Thursday, June 25, 2015

Downpours in the news

By kunal (kunal.vicky) via Wikimedia Commons
CC-BY-SA 3.0
Late Tuesday afternoon I sat at my desk upstairs and watch the sky grow darker, the wind more furious.  The lights dimmed, then dimmed again, but somehow did not go out. The rain arrived, from the first flecks on my window to torrential downpour was a matter of a minute.  A line of thunderstorms swept through, leaving behind a sci-fi flick sky:  an odd shade of gold with clouds that looked like small cottonballs stuck to the underside of still grey thunderheads.  It was hard to know what to make of it all, other than it was clear we'd been tempest-tossed.

The current news cycle feels very much the same.  Charleston.  Laudato Si'. ACA. Tim Hunt.  Rachel Dolezal. More vitriol.  More finger wagging and hand wringing.  Sorry, not sorry. There are lots of words, flying as fast and furious as the storm, but very little in the way of broad based sustained response.  We're tempested.

I struggle in places to see any hope.  What can I say to people who flat out reject the dignity of huge swaths of humanity, who see themselves as better, more deserving than the majority of humanity, that would move them an inch, a micrometer?   Yet how can I say nothing?

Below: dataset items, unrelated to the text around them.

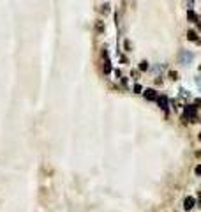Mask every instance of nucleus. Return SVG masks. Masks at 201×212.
I'll return each instance as SVG.
<instances>
[{
  "label": "nucleus",
  "mask_w": 201,
  "mask_h": 212,
  "mask_svg": "<svg viewBox=\"0 0 201 212\" xmlns=\"http://www.w3.org/2000/svg\"><path fill=\"white\" fill-rule=\"evenodd\" d=\"M187 16H189V20H191V21H198V16H196L192 11H189V12H187Z\"/></svg>",
  "instance_id": "nucleus-7"
},
{
  "label": "nucleus",
  "mask_w": 201,
  "mask_h": 212,
  "mask_svg": "<svg viewBox=\"0 0 201 212\" xmlns=\"http://www.w3.org/2000/svg\"><path fill=\"white\" fill-rule=\"evenodd\" d=\"M192 207H196V198H194V196H187V198L183 200V209H185V210H191Z\"/></svg>",
  "instance_id": "nucleus-1"
},
{
  "label": "nucleus",
  "mask_w": 201,
  "mask_h": 212,
  "mask_svg": "<svg viewBox=\"0 0 201 212\" xmlns=\"http://www.w3.org/2000/svg\"><path fill=\"white\" fill-rule=\"evenodd\" d=\"M145 97H147L148 101H153V99H157L159 96H157V92L153 90V89H147V90H145Z\"/></svg>",
  "instance_id": "nucleus-2"
},
{
  "label": "nucleus",
  "mask_w": 201,
  "mask_h": 212,
  "mask_svg": "<svg viewBox=\"0 0 201 212\" xmlns=\"http://www.w3.org/2000/svg\"><path fill=\"white\" fill-rule=\"evenodd\" d=\"M157 101H159V106H161L162 110H164V108H166V104H168V99H166V96H164V97H162V96H159V97H157Z\"/></svg>",
  "instance_id": "nucleus-4"
},
{
  "label": "nucleus",
  "mask_w": 201,
  "mask_h": 212,
  "mask_svg": "<svg viewBox=\"0 0 201 212\" xmlns=\"http://www.w3.org/2000/svg\"><path fill=\"white\" fill-rule=\"evenodd\" d=\"M140 69H141V71H147V69H148V62H141Z\"/></svg>",
  "instance_id": "nucleus-8"
},
{
  "label": "nucleus",
  "mask_w": 201,
  "mask_h": 212,
  "mask_svg": "<svg viewBox=\"0 0 201 212\" xmlns=\"http://www.w3.org/2000/svg\"><path fill=\"white\" fill-rule=\"evenodd\" d=\"M187 37H189V41H198V34L194 30H189L187 32Z\"/></svg>",
  "instance_id": "nucleus-5"
},
{
  "label": "nucleus",
  "mask_w": 201,
  "mask_h": 212,
  "mask_svg": "<svg viewBox=\"0 0 201 212\" xmlns=\"http://www.w3.org/2000/svg\"><path fill=\"white\" fill-rule=\"evenodd\" d=\"M185 117L187 119H196V108L194 106H185Z\"/></svg>",
  "instance_id": "nucleus-3"
},
{
  "label": "nucleus",
  "mask_w": 201,
  "mask_h": 212,
  "mask_svg": "<svg viewBox=\"0 0 201 212\" xmlns=\"http://www.w3.org/2000/svg\"><path fill=\"white\" fill-rule=\"evenodd\" d=\"M196 175H201V164L199 166H196Z\"/></svg>",
  "instance_id": "nucleus-10"
},
{
  "label": "nucleus",
  "mask_w": 201,
  "mask_h": 212,
  "mask_svg": "<svg viewBox=\"0 0 201 212\" xmlns=\"http://www.w3.org/2000/svg\"><path fill=\"white\" fill-rule=\"evenodd\" d=\"M104 72H106V74H110V72H111V64H110V60L104 62Z\"/></svg>",
  "instance_id": "nucleus-6"
},
{
  "label": "nucleus",
  "mask_w": 201,
  "mask_h": 212,
  "mask_svg": "<svg viewBox=\"0 0 201 212\" xmlns=\"http://www.w3.org/2000/svg\"><path fill=\"white\" fill-rule=\"evenodd\" d=\"M198 138H199V141H201V133H199V136H198Z\"/></svg>",
  "instance_id": "nucleus-11"
},
{
  "label": "nucleus",
  "mask_w": 201,
  "mask_h": 212,
  "mask_svg": "<svg viewBox=\"0 0 201 212\" xmlns=\"http://www.w3.org/2000/svg\"><path fill=\"white\" fill-rule=\"evenodd\" d=\"M95 29H97L99 32H102V23H100V21H97V23H95Z\"/></svg>",
  "instance_id": "nucleus-9"
}]
</instances>
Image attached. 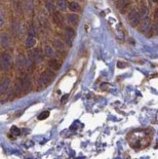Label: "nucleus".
Here are the masks:
<instances>
[{"mask_svg": "<svg viewBox=\"0 0 158 159\" xmlns=\"http://www.w3.org/2000/svg\"><path fill=\"white\" fill-rule=\"evenodd\" d=\"M12 63H13L12 56L9 53L4 52L0 55V69L1 71H9L12 67Z\"/></svg>", "mask_w": 158, "mask_h": 159, "instance_id": "2", "label": "nucleus"}, {"mask_svg": "<svg viewBox=\"0 0 158 159\" xmlns=\"http://www.w3.org/2000/svg\"><path fill=\"white\" fill-rule=\"evenodd\" d=\"M129 22L131 26H137L141 22V15L137 12L136 10H133L129 15Z\"/></svg>", "mask_w": 158, "mask_h": 159, "instance_id": "4", "label": "nucleus"}, {"mask_svg": "<svg viewBox=\"0 0 158 159\" xmlns=\"http://www.w3.org/2000/svg\"><path fill=\"white\" fill-rule=\"evenodd\" d=\"M0 43L3 48H8L11 46V37L7 33H2L0 36Z\"/></svg>", "mask_w": 158, "mask_h": 159, "instance_id": "6", "label": "nucleus"}, {"mask_svg": "<svg viewBox=\"0 0 158 159\" xmlns=\"http://www.w3.org/2000/svg\"><path fill=\"white\" fill-rule=\"evenodd\" d=\"M12 132L15 133L16 135H19V133H20V131H19V129H18L17 127H13V128H12Z\"/></svg>", "mask_w": 158, "mask_h": 159, "instance_id": "24", "label": "nucleus"}, {"mask_svg": "<svg viewBox=\"0 0 158 159\" xmlns=\"http://www.w3.org/2000/svg\"><path fill=\"white\" fill-rule=\"evenodd\" d=\"M117 67H118L119 68H123V67H125V64H123V63H121V62H118V63H117Z\"/></svg>", "mask_w": 158, "mask_h": 159, "instance_id": "25", "label": "nucleus"}, {"mask_svg": "<svg viewBox=\"0 0 158 159\" xmlns=\"http://www.w3.org/2000/svg\"><path fill=\"white\" fill-rule=\"evenodd\" d=\"M4 16H3V13H2V11L0 10V27H1L3 25H4Z\"/></svg>", "mask_w": 158, "mask_h": 159, "instance_id": "23", "label": "nucleus"}, {"mask_svg": "<svg viewBox=\"0 0 158 159\" xmlns=\"http://www.w3.org/2000/svg\"><path fill=\"white\" fill-rule=\"evenodd\" d=\"M48 67L51 68V69H53V71H58V69H60V63L58 62L57 60H50L49 62H48Z\"/></svg>", "mask_w": 158, "mask_h": 159, "instance_id": "12", "label": "nucleus"}, {"mask_svg": "<svg viewBox=\"0 0 158 159\" xmlns=\"http://www.w3.org/2000/svg\"><path fill=\"white\" fill-rule=\"evenodd\" d=\"M54 78H55V73L52 71H49L48 69V71H45L44 72L41 73L38 83L41 86H47Z\"/></svg>", "mask_w": 158, "mask_h": 159, "instance_id": "3", "label": "nucleus"}, {"mask_svg": "<svg viewBox=\"0 0 158 159\" xmlns=\"http://www.w3.org/2000/svg\"><path fill=\"white\" fill-rule=\"evenodd\" d=\"M44 53H45L46 56H47V57H50V58L54 57V55H55L54 49H53L52 47H51V46H49V45L45 46V48H44Z\"/></svg>", "mask_w": 158, "mask_h": 159, "instance_id": "16", "label": "nucleus"}, {"mask_svg": "<svg viewBox=\"0 0 158 159\" xmlns=\"http://www.w3.org/2000/svg\"><path fill=\"white\" fill-rule=\"evenodd\" d=\"M49 116V111H44L42 113H40L38 115V119L39 120H43V119H46Z\"/></svg>", "mask_w": 158, "mask_h": 159, "instance_id": "21", "label": "nucleus"}, {"mask_svg": "<svg viewBox=\"0 0 158 159\" xmlns=\"http://www.w3.org/2000/svg\"><path fill=\"white\" fill-rule=\"evenodd\" d=\"M53 17H54V21L57 24L58 26H63L64 25V19H63V16L60 14L59 12H55L53 14Z\"/></svg>", "mask_w": 158, "mask_h": 159, "instance_id": "11", "label": "nucleus"}, {"mask_svg": "<svg viewBox=\"0 0 158 159\" xmlns=\"http://www.w3.org/2000/svg\"><path fill=\"white\" fill-rule=\"evenodd\" d=\"M45 6H46L47 10L50 13H53L54 14L56 12V3H55V0H46Z\"/></svg>", "mask_w": 158, "mask_h": 159, "instance_id": "9", "label": "nucleus"}, {"mask_svg": "<svg viewBox=\"0 0 158 159\" xmlns=\"http://www.w3.org/2000/svg\"><path fill=\"white\" fill-rule=\"evenodd\" d=\"M22 90H24V89H22V79H19V80L17 81V83H16V93H17V95H20Z\"/></svg>", "mask_w": 158, "mask_h": 159, "instance_id": "20", "label": "nucleus"}, {"mask_svg": "<svg viewBox=\"0 0 158 159\" xmlns=\"http://www.w3.org/2000/svg\"><path fill=\"white\" fill-rule=\"evenodd\" d=\"M22 89L26 92L29 91V89L30 87V80L29 77H25L22 79Z\"/></svg>", "mask_w": 158, "mask_h": 159, "instance_id": "17", "label": "nucleus"}, {"mask_svg": "<svg viewBox=\"0 0 158 159\" xmlns=\"http://www.w3.org/2000/svg\"><path fill=\"white\" fill-rule=\"evenodd\" d=\"M152 134L148 130H136L128 135V143L135 149H143L149 146Z\"/></svg>", "mask_w": 158, "mask_h": 159, "instance_id": "1", "label": "nucleus"}, {"mask_svg": "<svg viewBox=\"0 0 158 159\" xmlns=\"http://www.w3.org/2000/svg\"><path fill=\"white\" fill-rule=\"evenodd\" d=\"M35 44H36V38L33 34V32H32V30H31V32L26 39V48H32Z\"/></svg>", "mask_w": 158, "mask_h": 159, "instance_id": "7", "label": "nucleus"}, {"mask_svg": "<svg viewBox=\"0 0 158 159\" xmlns=\"http://www.w3.org/2000/svg\"><path fill=\"white\" fill-rule=\"evenodd\" d=\"M25 7L26 12H31L32 9H33V0H26Z\"/></svg>", "mask_w": 158, "mask_h": 159, "instance_id": "19", "label": "nucleus"}, {"mask_svg": "<svg viewBox=\"0 0 158 159\" xmlns=\"http://www.w3.org/2000/svg\"><path fill=\"white\" fill-rule=\"evenodd\" d=\"M10 83H11V80L9 78H3L1 83H0V94H3V93H5L9 86H10Z\"/></svg>", "mask_w": 158, "mask_h": 159, "instance_id": "8", "label": "nucleus"}, {"mask_svg": "<svg viewBox=\"0 0 158 159\" xmlns=\"http://www.w3.org/2000/svg\"><path fill=\"white\" fill-rule=\"evenodd\" d=\"M26 62V60L24 57V55H19V57L17 58V64H18L19 67H25Z\"/></svg>", "mask_w": 158, "mask_h": 159, "instance_id": "18", "label": "nucleus"}, {"mask_svg": "<svg viewBox=\"0 0 158 159\" xmlns=\"http://www.w3.org/2000/svg\"><path fill=\"white\" fill-rule=\"evenodd\" d=\"M67 98H68V96H67V95H64V96L63 97V100H62V102H63V104H64V102H67Z\"/></svg>", "mask_w": 158, "mask_h": 159, "instance_id": "26", "label": "nucleus"}, {"mask_svg": "<svg viewBox=\"0 0 158 159\" xmlns=\"http://www.w3.org/2000/svg\"><path fill=\"white\" fill-rule=\"evenodd\" d=\"M67 21L70 22L71 25H77L79 22V17L77 15H75V14H68Z\"/></svg>", "mask_w": 158, "mask_h": 159, "instance_id": "14", "label": "nucleus"}, {"mask_svg": "<svg viewBox=\"0 0 158 159\" xmlns=\"http://www.w3.org/2000/svg\"><path fill=\"white\" fill-rule=\"evenodd\" d=\"M66 35H67V41L68 42L69 45H71V41L74 38V36H75V32L70 27H67L66 29Z\"/></svg>", "mask_w": 158, "mask_h": 159, "instance_id": "10", "label": "nucleus"}, {"mask_svg": "<svg viewBox=\"0 0 158 159\" xmlns=\"http://www.w3.org/2000/svg\"><path fill=\"white\" fill-rule=\"evenodd\" d=\"M57 6L61 11L64 12L67 9V0H57Z\"/></svg>", "mask_w": 158, "mask_h": 159, "instance_id": "13", "label": "nucleus"}, {"mask_svg": "<svg viewBox=\"0 0 158 159\" xmlns=\"http://www.w3.org/2000/svg\"><path fill=\"white\" fill-rule=\"evenodd\" d=\"M149 26H150V19L148 17H145L141 20L140 22V30L143 32H146L149 29Z\"/></svg>", "mask_w": 158, "mask_h": 159, "instance_id": "5", "label": "nucleus"}, {"mask_svg": "<svg viewBox=\"0 0 158 159\" xmlns=\"http://www.w3.org/2000/svg\"><path fill=\"white\" fill-rule=\"evenodd\" d=\"M55 46L57 47L58 49H60V50H63L64 49V44H63V42L61 41V40H56L55 41Z\"/></svg>", "mask_w": 158, "mask_h": 159, "instance_id": "22", "label": "nucleus"}, {"mask_svg": "<svg viewBox=\"0 0 158 159\" xmlns=\"http://www.w3.org/2000/svg\"><path fill=\"white\" fill-rule=\"evenodd\" d=\"M68 8L71 12H78L80 10V5H79V3H77L76 1H72L68 4Z\"/></svg>", "mask_w": 158, "mask_h": 159, "instance_id": "15", "label": "nucleus"}]
</instances>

As I read Laudato Si' I keep hearing the underlying questions about how we define progress, whose lives does it improve, what are the risks to the most vulnerable. We live now in a moment when demographics rule, where marketers construct homunculi from bits of information: where we live, who we vote for, what we buy, what websites we visit. We confuse these constructs, built entirely from surface markers, with living breathing human beings with the capacity to think, to love, and, alas, to sin in things both mundane and horrifying. Knowing that I'm a grey-haired Catholic woman in her 50s who receives Communion in the hand, uses a hyphenated name (in some contexts) and eschews make-up may tell you about the next pair of shoes I will buy, but it does not tell you who I am, who and what I love.

How does our cultural reliance on demographics feed into racism, sexism and not-so-random acts of discrimination?  We sort people into ever smaller boxes, so are we surprised that the conversation becomes ever more divisive, our contacts contracting into ever tinier circles?

2 comments:

  1. Beautiful Michelle, just beautiful... thanks always for your wisdom, insights, and grace.

    ReplyDelete
  2. This phrase struck me: "...Catholic woman in her 50s who receives Communion in the hand..." as an somewhat odd marker of who you are, but it also prompted to remark on a pet peeve of my own which is the tendency of the NLM traddy types to prefer reception on the tongue. I do not understand this preference they seem to have. I guess they view it as more reverent, but as an old school former altar boy (no girls allowed, then) I was responsible for manning the paten, and had extensive schooling in my responsibility in the event of slippage. I have enough reverence to want to avoid slippage; place the host in the middle of my palm and I will gladly see that It is safely reposed.